Eugène Burnand (Moudon, 30 agosto 1850Parigi, 4 febbraio 1921) è stato un pittore svizzero.

Biografia ed opereModifica

 
Les disciples Pierre et Jean courant au sépulcre le matin de la Résurrection, 1898, olio su tela, 82×134 cm, Museo d'Orsay, Parigi.

Burnand nacque il 30 agosto 1850 a Chateau Billens, di proprietà di suo nonno Charles Burnand, a Moudon, nel Cantone di Vaud, una regione di lingua francese a nord di Losanna. I suoi genitori, il (colonnello) Ėdouard Burnand e Henriette (nata Foltz) facevano parte dell'establishment protestante della città. Suo padre era un ispettore forestale che viaggiava considerevolmente, inventò il fucile Prélaz-Burnand nel 1859 ed era un pittore dilettante. Viaggiò spesso con suo padre in tutto il Cantone di Vaud, in virtù dell'invenzione del padre, tant'è che la famiglia si trasferì a Firenze alla fine del 1860 dove suo padre fu incaricato di introdurre il fucile Prélaz-Burnand all'esercito toscano. L'esperienza italiana durò sette mesi. Al ritorno, la famiglia risiedette a Schaffhouse, in Germania.

Su consiglio del padre (per poter avere un mezzo affidabile per guadagnarsi da vivere), intraprese gli studi di architettura Zurigo (1867-1870) diplomandosi alla Scuola superiore tecnica federale.
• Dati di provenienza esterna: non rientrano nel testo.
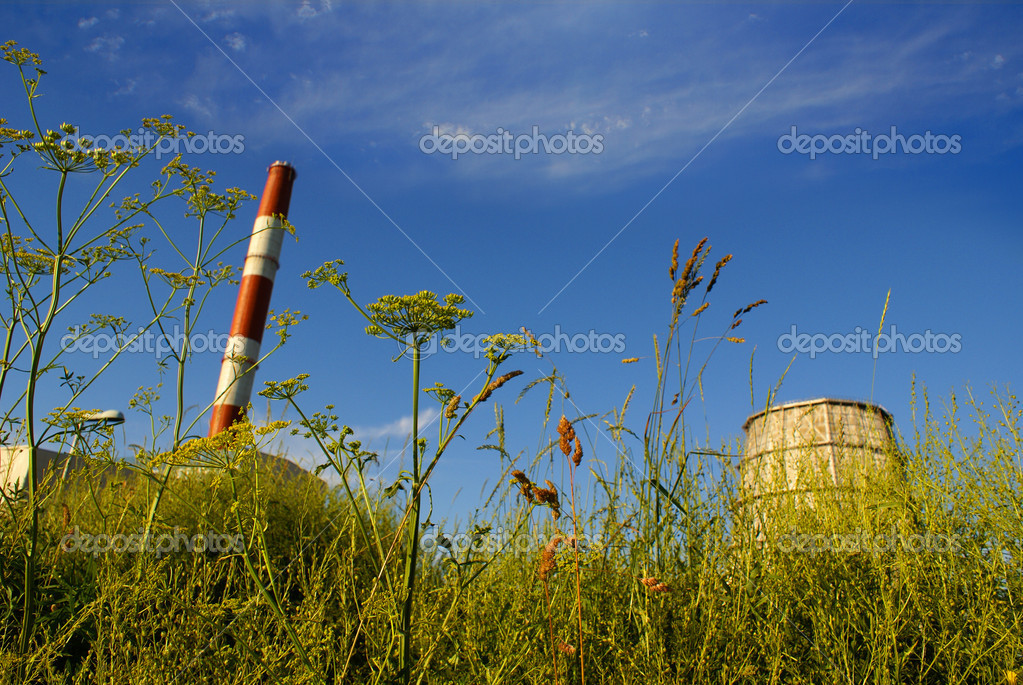 Green field on a background of industrial station       — Stock Photo #15601597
Sentiva la pittura essere la sua vocazione, che iniziò a studiare recandosi a Ginevra, dove si scelse quale maestro Barthélemy Menn (1872). Di tale periodo ci è nota la "Epagneul couché" in ceramica, terracotta (1869).

Si unì all'atelier di Jean-Léon Gérôme presso École nationale supérieure des beaux-arts (1872), che riprese quella di Gleyre. Si legò ai pittori del cosiddetto movimento naturalista, Pascal Adolphe Jean Dagnan-Bouveret e Jules Bastien-Lepage, così come con i pittori svizzeri Charles Vuillermet, Auguste Bouthillier de Beaumont (1842-1889), Alfred Henri Berthoud (1848-1906), Léo-Paul Samuel Robert (1851-1923), Charles Giron (1850-1914), Michel Maximilian Leenhardt, detto Max, che era suo cugino, Théophile Bischoff, Auguste Baud-Bovy e più in particolare con i fratelli Girardt, Jules, Léon, Eugene e i loro genitori, pittori e famosi incisori. Con loro si stabilì a Versailles.

Nel 1873, viaggiò nel sud della Francia e nella Camargue, dopo essere stato da suo fratello a Montpellier, e da Leenhardt a Clapiers. Di tale periodo è il dipinto "Ânes dans le Midi".

Nel 1874 dipinse "Lavandière à Seppey", "Les Glaneuses" e "Le Paysan", quest'ultimo visibile al Musée cantonal des beaux-arts de Lausanne. Partecipò per la prima volta all'Exposition de la Société nationale suisse des beaux-arts Kunstverein.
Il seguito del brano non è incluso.